» **SELECTION**
Your account allows you to play the games you license on any console.
Your Xbox One must connect to the internet every 24 hours to keep playing games.
When playing on another Xbox One with your account, this is reduced to one hour.
Live TV, Blu-ray and DVD movies are exempt from these internet requirements.
Loaning and renting games will not be possible at launch, but Microsoft is “exploring the possibilities”.
Microsoft may change these policies or discontinue them at any point.
While I can accept similar DRM-measures like Steam, and believe that the democratized nature of digital distribution is a blessing to our medium, wholly eliminating disk-based distribution to promote profits is remarkably dangerous to the consumer and our medium as a whole.
I wouldn’t be half the gamer that I am if it weren’t for the friends with whom I shared games. In high school, passing around game discs and cartridges amongst my peers was an integral part of my experience as a player of games. In college, a lot of my gaming diet came from the lending library we have available at the Interactive Media Division. Open access and sharing of this kind of content enriches people’s lives and the dialogue that goes on around games, helping us grow as a culture. Adding these kinds of measures will simply destroy the great game libraries that are kept in colleges and universities to enrich and edify students.
If the Sim City debacle taught us anything, its that always-online is bad for the consumer, it failed for Diablo 3, and it failed for Sim City, there’s little reason to continue in that direction.
Look, always-online restrictions on playing games deters people from playing them, excessive DRM measures have turned people off for years, unobtrusive-DRM has been a core pillar of Steam’s success, and DRM-free installations are one of the primary perks of the Humble Indie Bundles. Adding these restrictive measures to consoles is overkill on a massive scale. Yes, used and shared games are destructive for publishers and developers, but the lower price point allows for more and more people to enter this medium and become constant consumers of these cultural products. Tell me how having more gamers is bad for the industry?
Outside of being morally contentious from a consumer’s and digital-freedom advocate’s point of view, Xbox One’s internet-access requirement is ethically impermissible from a cultural perspective. I can think of no other art form that restricts its participants to those that can afford internet access. We have museums to give the public access to seminal works of art from our cultural history, and public libraries allow anyone from any socioeconomic class to engage with film, music, and literature. Restricting the audience for games to only those who can afford to have to high-speed internet access is systemically discriminatory, making participating in game-culture a privilege reserved only for those living in certain parts of the world.
In a seminal GDC Talk, Greg Costikyan said “I want you to imagine a 21st century in which games are the predominant art form of the age, as film was of the 2oth, and the novel of the 19th”. In order for that dream to be fulfilled, the barrier to engaging with the medium must be low enough that people from all cultural and socioeconomic backgrounds can join in the fun. Only by allowing free access to and sharing of games will we accomplish that.
My opinion might change when E3 rolls around, but right now, I have severe ethical qualms about the Xbox One.
These are my gut reactions to the XBox One press conference. Forgive me if I can’t predict the future.
People predict that this next console cycle will be the last of its kind due to the proliferation of alternative distribution methods like Steam and iOS, and that might be true with the advent of cloud computing. Outsourcing the number-crunching to powerful remote servers and having the console act only as a client for playing these games means that the only upgrades that need to be made are to those remote servers, nullifying the need to upgrade every few years. I’m excited.
Square box with sharp edges. Bleh.

» **ROWS**

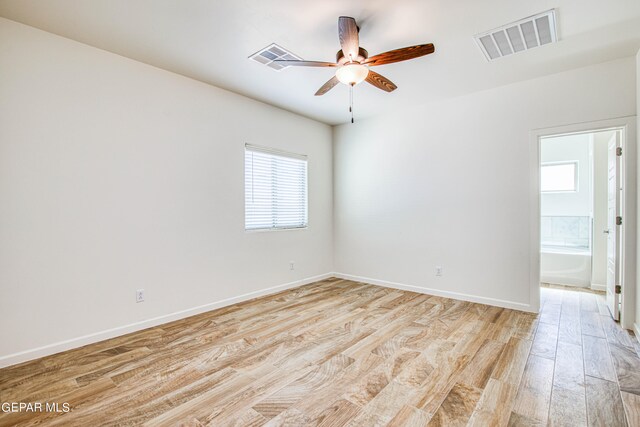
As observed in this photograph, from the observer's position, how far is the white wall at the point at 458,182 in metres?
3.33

...

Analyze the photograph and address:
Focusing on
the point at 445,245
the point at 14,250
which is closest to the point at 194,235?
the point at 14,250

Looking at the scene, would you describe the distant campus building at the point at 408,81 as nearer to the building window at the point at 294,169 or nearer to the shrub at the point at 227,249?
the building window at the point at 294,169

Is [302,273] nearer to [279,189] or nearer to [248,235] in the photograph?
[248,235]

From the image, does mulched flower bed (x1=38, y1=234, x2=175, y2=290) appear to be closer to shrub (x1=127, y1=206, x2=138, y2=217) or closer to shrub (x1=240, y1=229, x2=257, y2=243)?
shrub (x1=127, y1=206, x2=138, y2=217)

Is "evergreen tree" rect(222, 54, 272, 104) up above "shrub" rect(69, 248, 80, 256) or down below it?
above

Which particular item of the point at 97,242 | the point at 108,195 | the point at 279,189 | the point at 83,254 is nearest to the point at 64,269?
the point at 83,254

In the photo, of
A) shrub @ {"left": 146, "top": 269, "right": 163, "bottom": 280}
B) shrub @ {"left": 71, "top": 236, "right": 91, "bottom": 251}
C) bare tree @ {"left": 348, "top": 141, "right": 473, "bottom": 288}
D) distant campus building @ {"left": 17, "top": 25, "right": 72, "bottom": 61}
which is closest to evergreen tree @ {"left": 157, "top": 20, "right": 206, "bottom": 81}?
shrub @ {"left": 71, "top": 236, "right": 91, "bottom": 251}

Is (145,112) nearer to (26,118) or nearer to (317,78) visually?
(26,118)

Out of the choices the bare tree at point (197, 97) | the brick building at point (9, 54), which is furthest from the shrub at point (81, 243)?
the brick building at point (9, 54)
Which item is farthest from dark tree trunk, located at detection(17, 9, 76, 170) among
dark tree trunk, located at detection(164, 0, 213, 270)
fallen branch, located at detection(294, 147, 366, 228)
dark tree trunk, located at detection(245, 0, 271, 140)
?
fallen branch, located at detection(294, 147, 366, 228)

» **GIVEN REQUEST 1**
Please repeat word for word the part of the Xbox One post starting with "Your account allows" and going on through "to one hour.".
» **GIVEN REQUEST 2**
Continue the Xbox One post from the point where it ends.
None of the entries are needed here.

» **RESULT 1**
Your account allows you to play the games you license on any console.
Your Xbox One must connect to the internet every 24 hours to keep playing games.
When playing on another Xbox One with your account, this is reduced to one hour.

» **RESULT 2**
That said, I can’t help but be incredibly disappointed at this morning’s XBox One reveal. Aside from its ugly design that would have been acceptable only in the early 2000s, the preoccupation with television other traditional forms of entertainment sets it up for failure. Fewer and fewer people are watching television and prefer to catch series through channels like iTunes, Youtube, and Netflix, formats that suit our increasingly busy lives and schedules. I mean, consider a number of my friends from film school, most of their goals don’t lie in theaters or TV screens, but in web series and internet video. To focus on traditional, centralized methods of media production sets us back. In essence, the XBox One is just trying to be an uglier DVR, while it is nice to have a centralized place to access all our entertainment options, I think we’re missing the point here.
Which brings us to games.
Aside from cloud computing’s power to advance the big-budget AAA games, it would seem that indies will be the deciding factor for who wins the so-called “console war”.
Let’s back up a bit, previous generations were never decided by console specs, they were decided by price and exclusives. Consider the Wii’s $250 launch price and the casual revolution that it started, and compare it to the PS3’s incredible processing power locked away behind system architecture so problematic that the 360 ended up consistently getting the best version of a multiplatform game. Point is, the complexity and power of a console isn’t going to make too much of a difference in how this console cycle plays out.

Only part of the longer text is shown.